The human activities, i.e. the rapid population growth and predatory economic activities, are also the important factors leading to the eco-environmental deterioration of the region. In the past, the erosion of loose loessial soil in the region was accelerated and the service function of regional ecosystem declined, which even caused serious conflicts. Such environmental degradations were caused by following factors: the lack of environmental awareness, the seeking of instant economic benefits at the expense of the environment, uncontrolled removal of vegetation, over-cutting and over-reclamation. Since 1998, with the implementation of ecological restoration projects, some favorable changes to the eco-environment have occurred. For example, some farmlands have been transformed back into forestland and grassland, some grassland has been transformed into forest land, and some sloping croplands have been transformed into terrace fields. As a result, the surface vegetation has been restored to a certain degree, the erosion intensity of heavy rain has been reduced, the soil loss has been decreased, and hence the ecological environment has started to develop in a reversing direction.
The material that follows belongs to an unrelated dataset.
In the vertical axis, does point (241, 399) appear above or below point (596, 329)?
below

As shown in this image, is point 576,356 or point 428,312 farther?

However, the restoration of ecosystem structure and service function and the elimination of poverty in the region of a fragile ecosystem are a long-term process. Some schemes to solve the conflicts may slow down the region’s economic development in a short period of time or even cause rebound of poverty, but in the long run, solving the conflicts concerning the service function of regional ecosystem and maintaining its service function are the foundation for the region’s sustainable development, modern civilization and human existence. Therefore, it is important to weigh the pros and cons and solve the conflicts, overcome the contradiction between resource use and the harmonious development of society and environment, and enhance the service function of regional ecosystem.

In Weigou River basin, farmland, forest, grassland, water, construction area and desert are not only major self-contained parts of the ecosystem, but also connected with each other. The natural and human activities made a weak service function of regional ecosystem. In the environmental and ecological systems engineering points of view, reestablishing vegetation and building terrace fields are just the beginning of the improvement of the local eco-environmental conditions. The vegetation is just restored, water erosion and gravitational erosion are just brought under control to a certain degree, and hence the ecological environment started to develop in a reversing direction.

The image interpretation coupled with GIS has demonstrated its ability to provide comprehensive information on the direction, rate, and location of landscape changes as a result of land management. Landscape metrics have proved useful in monitoring the dramatic landscape changes that have taken place in the Weigou River basin. Meanwhile, the transition matrix and the transition map of landscape patch types are helpful tools to the analysis of the changes in landscape structure and composition.